Exercise brief:
Pictures should be excluded; otherwise, copy every entry exactly.
** Data for this task follows **
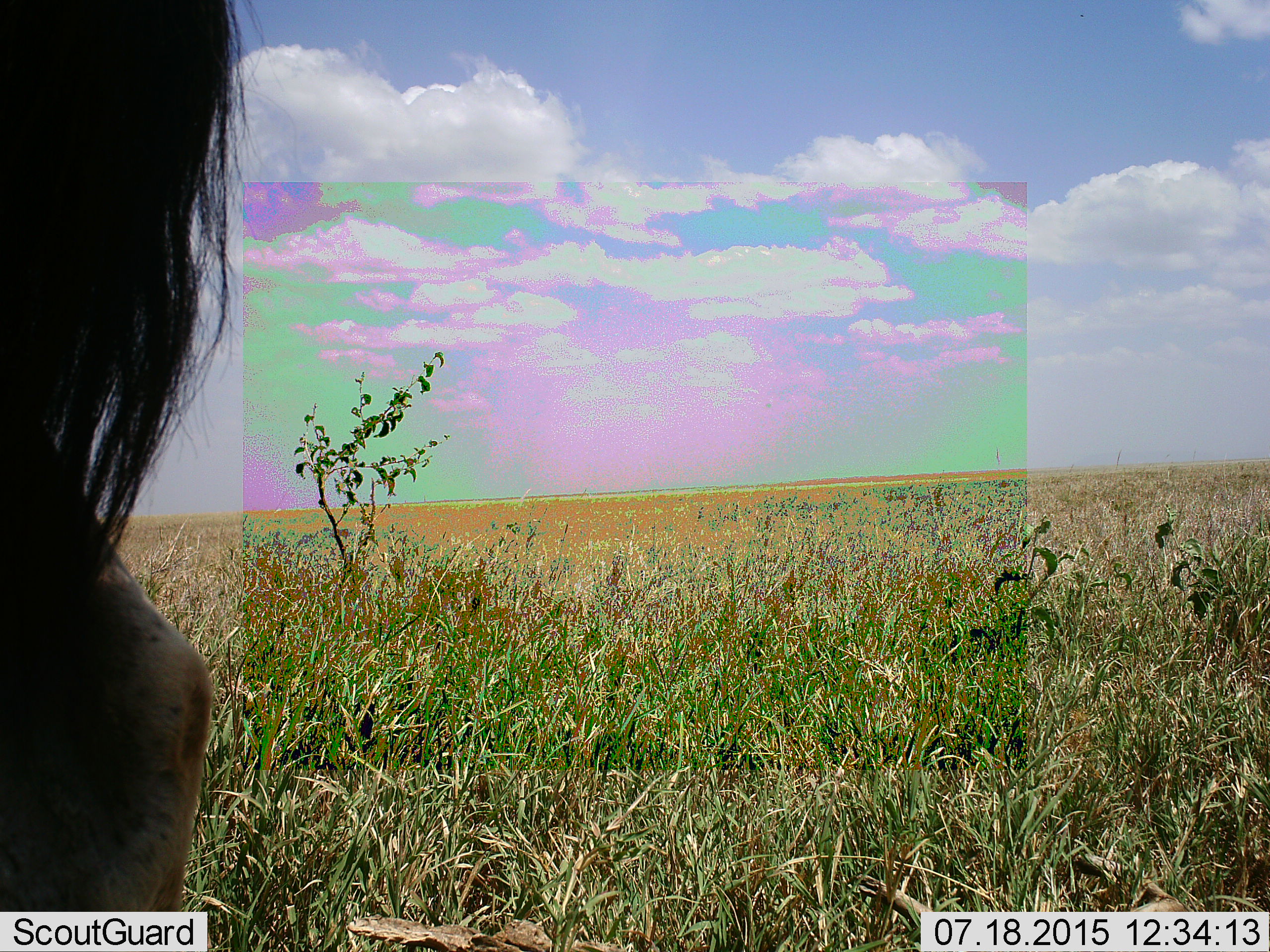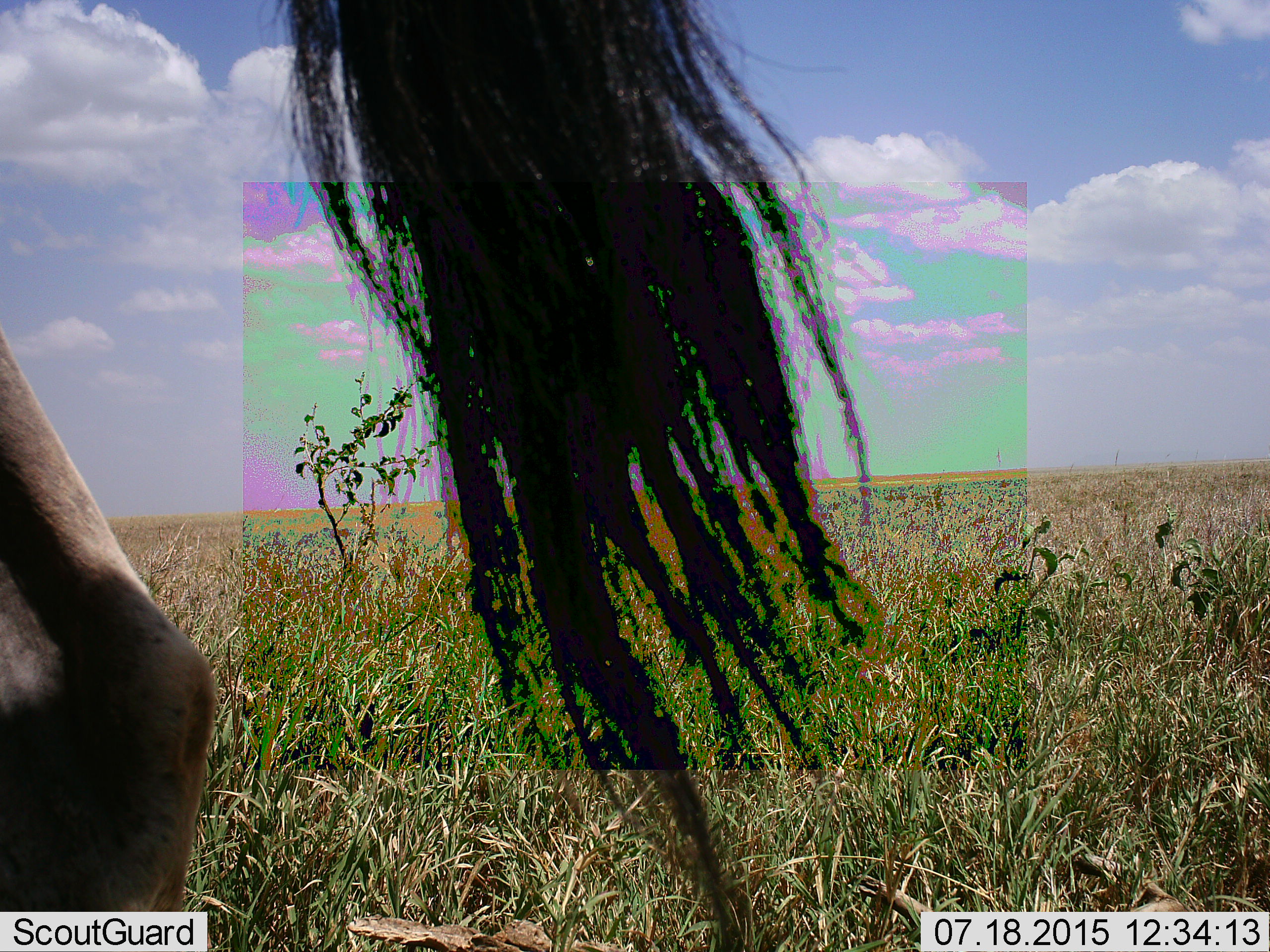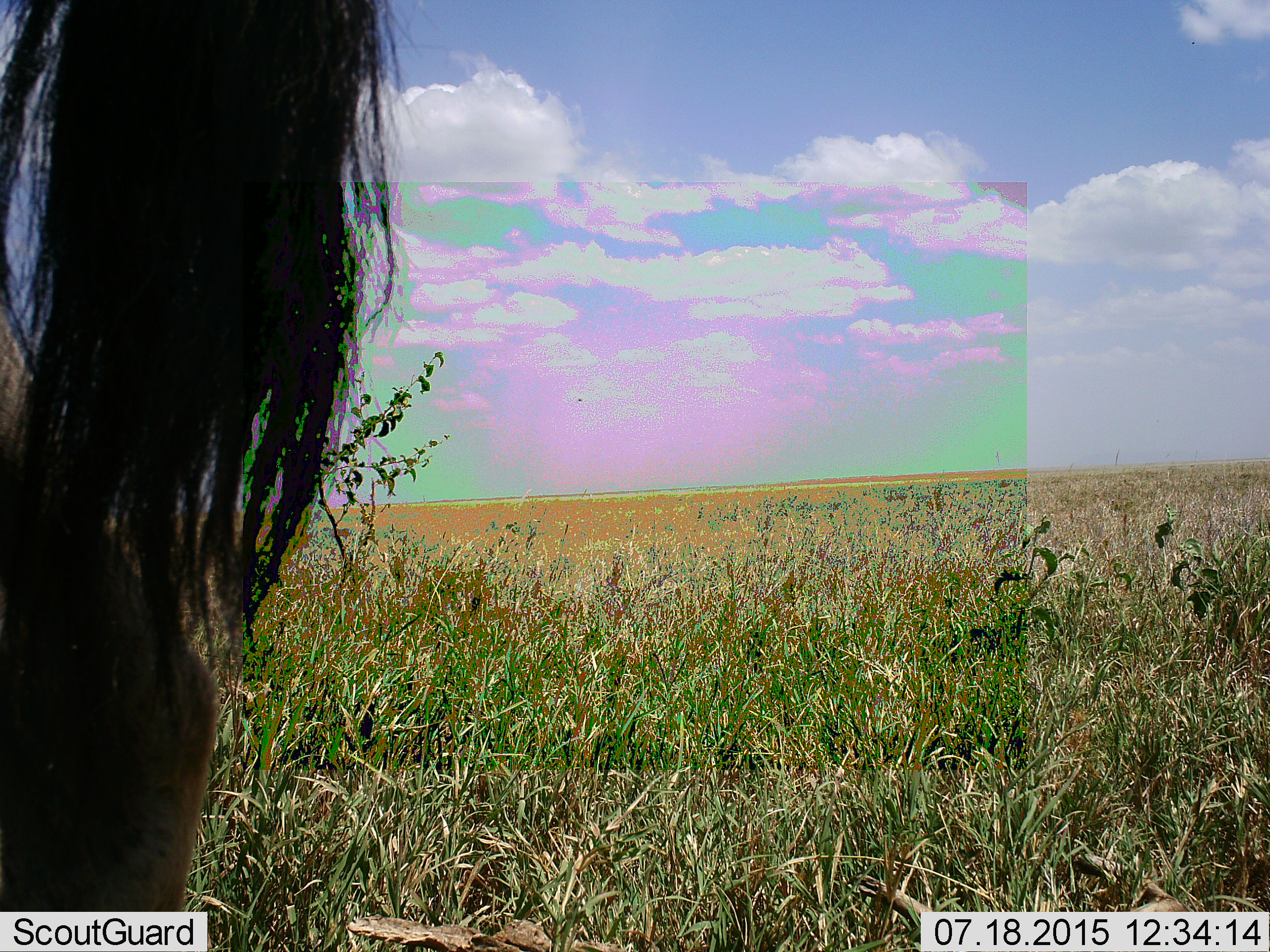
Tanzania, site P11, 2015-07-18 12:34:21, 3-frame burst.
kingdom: Animalia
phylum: Chordata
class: Mammalia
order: Artiodactyla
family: Bovidae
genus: Connochaetes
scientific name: Connochaetes taurinus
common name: blue wildebeest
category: wildebeest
Wildebeest (blue wildebeest) (Connochaetes taurinus), count 1. Behavior (volunteer vote fractions): standing 100%, resting 0%, moving 0%, interacting 0%. Young present (vote fraction): 0%. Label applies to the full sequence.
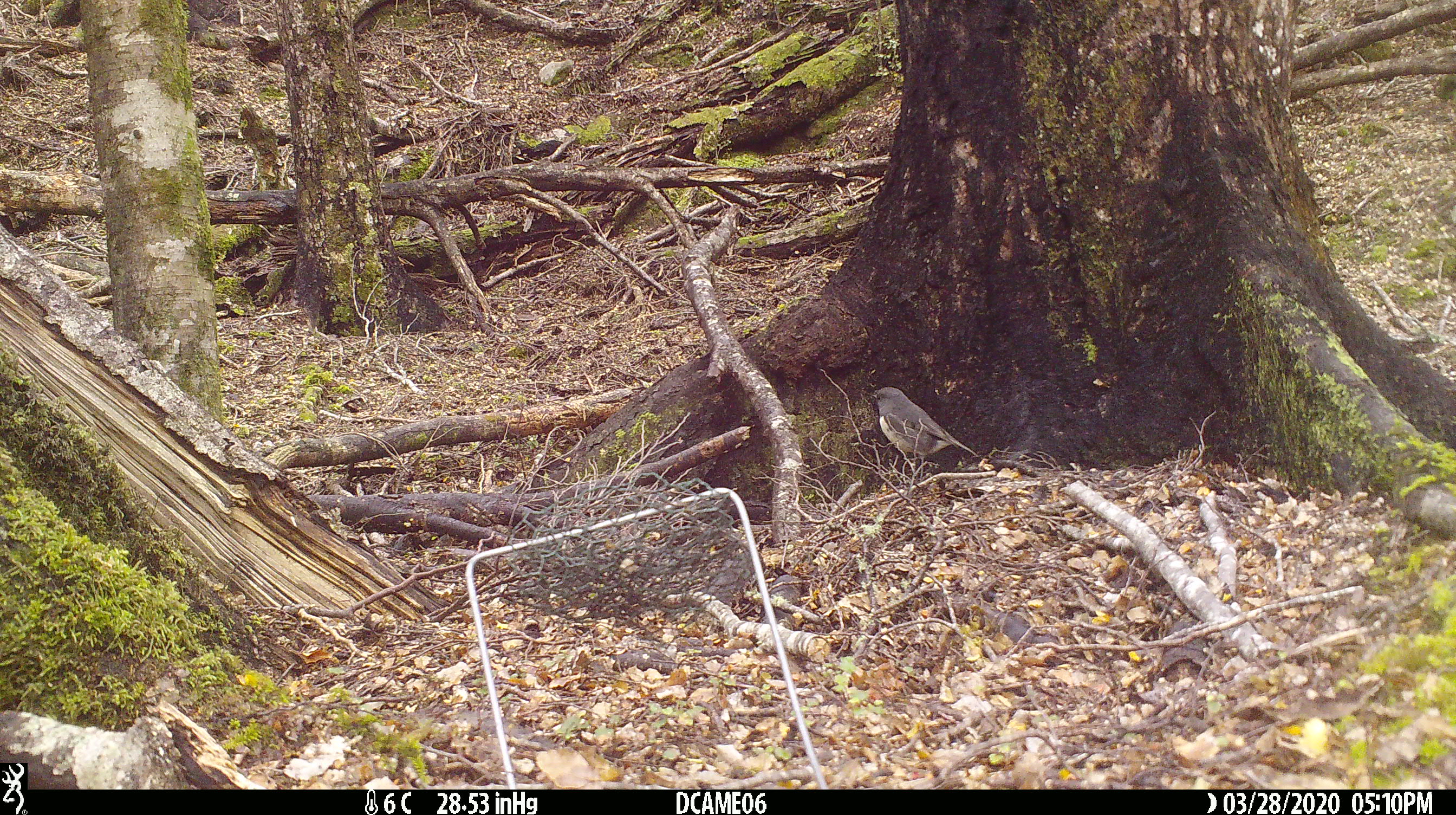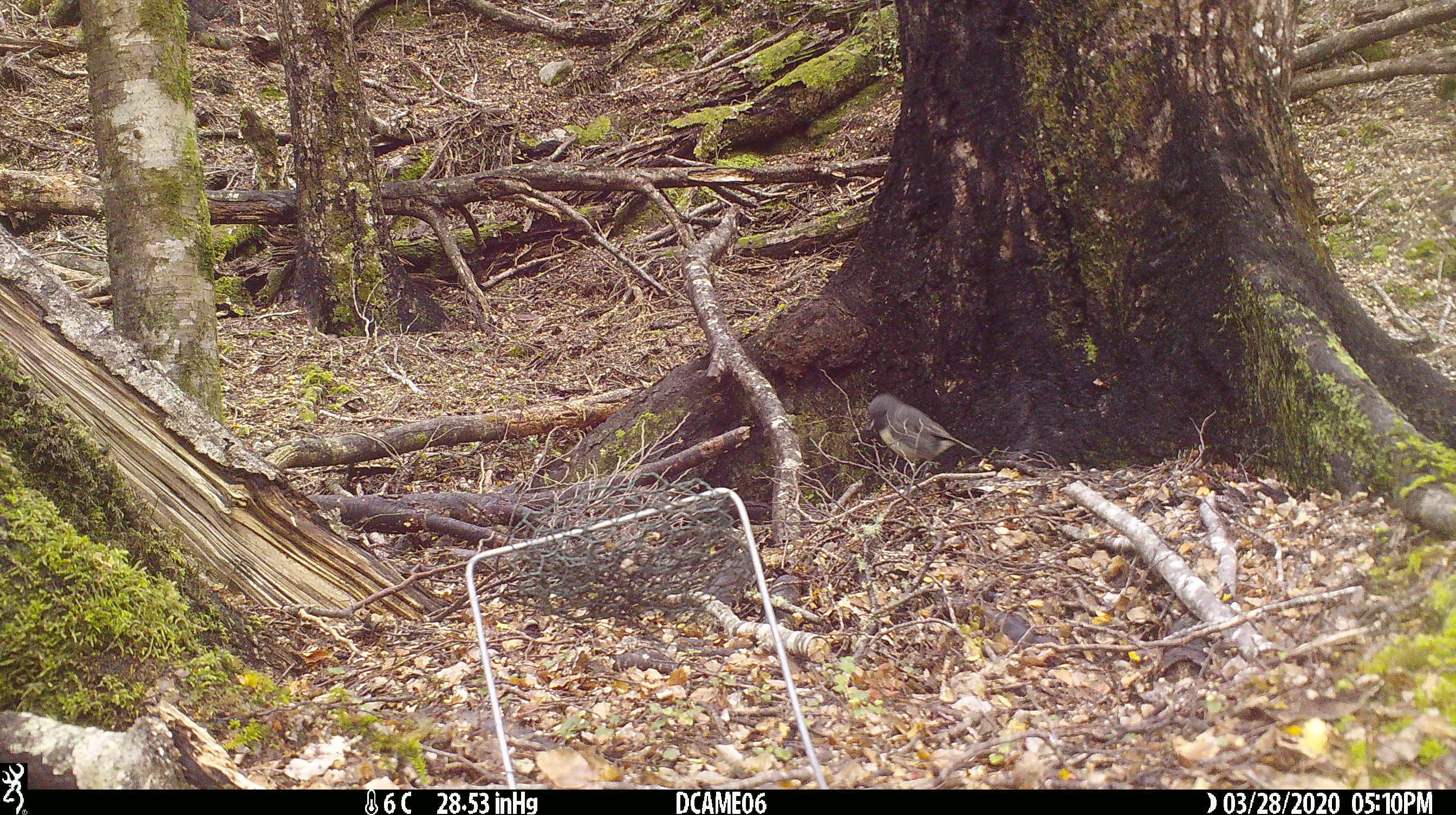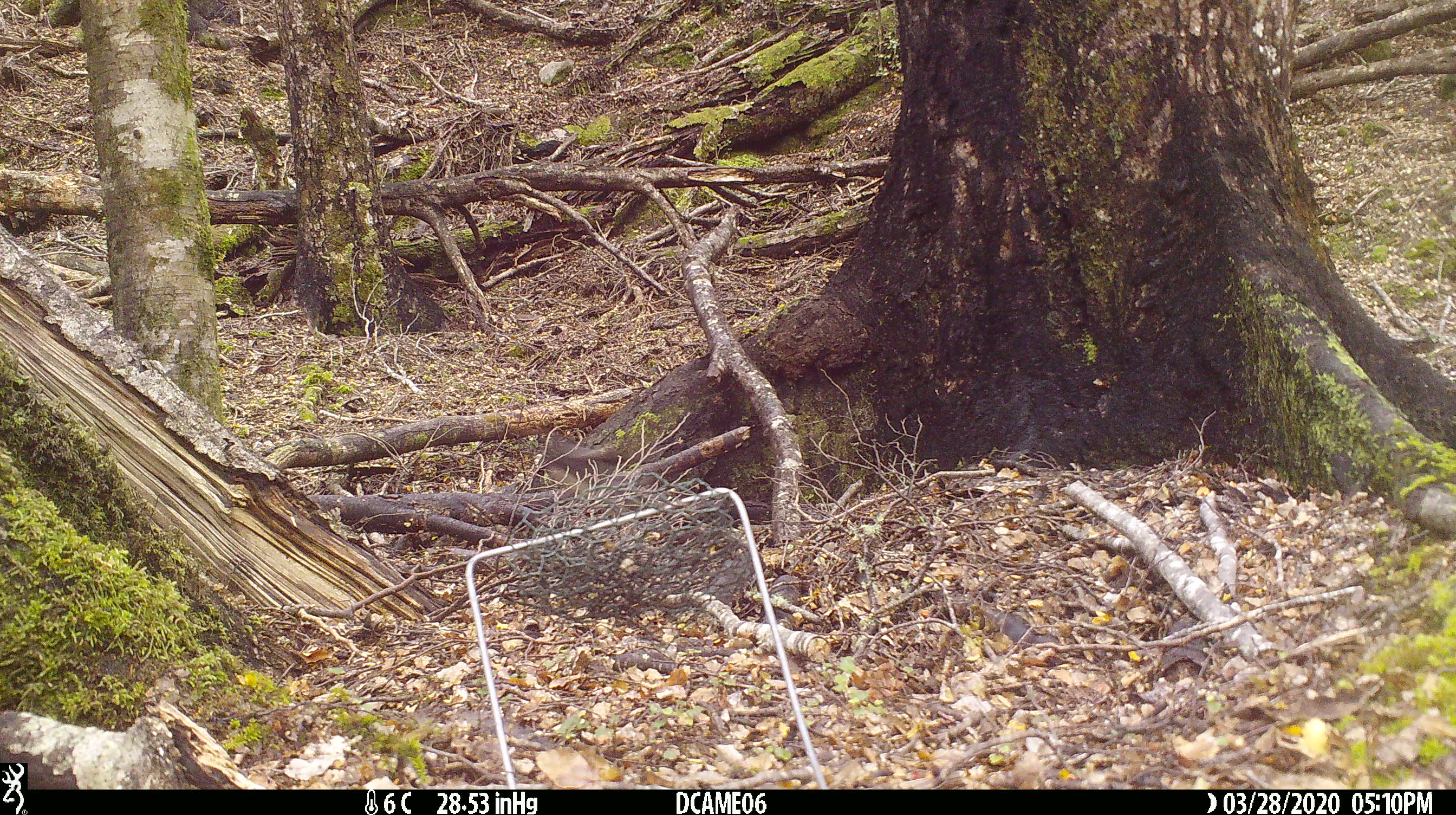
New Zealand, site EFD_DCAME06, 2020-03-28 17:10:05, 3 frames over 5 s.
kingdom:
** End of Data for this task **
Solution to the exercise:
Tanzania, site P11, 2015-07-18 12:34:21, 3-frame burst.
kingdom: Animalia
phylum: Chordata
class: Mammalia
order: Artiodactyla
family: Bovidae
genus: Connochaetes
scientific name: Connochaetes taurinus
common name: blue wildebeest
category: wildebeest
Wildebeest (blue wildebeest) (Connochaetes taurinus), count 1. Behavior (volunteer vote fractions): standing 100%, resting 0%, moving 0%, interacting 0%. Young present (vote fraction): 0%. Label applies to the full sequence.
New Zealand, site EFD_DCAME06, 2020-03-28 17:10:05, 3 frames over 5 s.
kingdom:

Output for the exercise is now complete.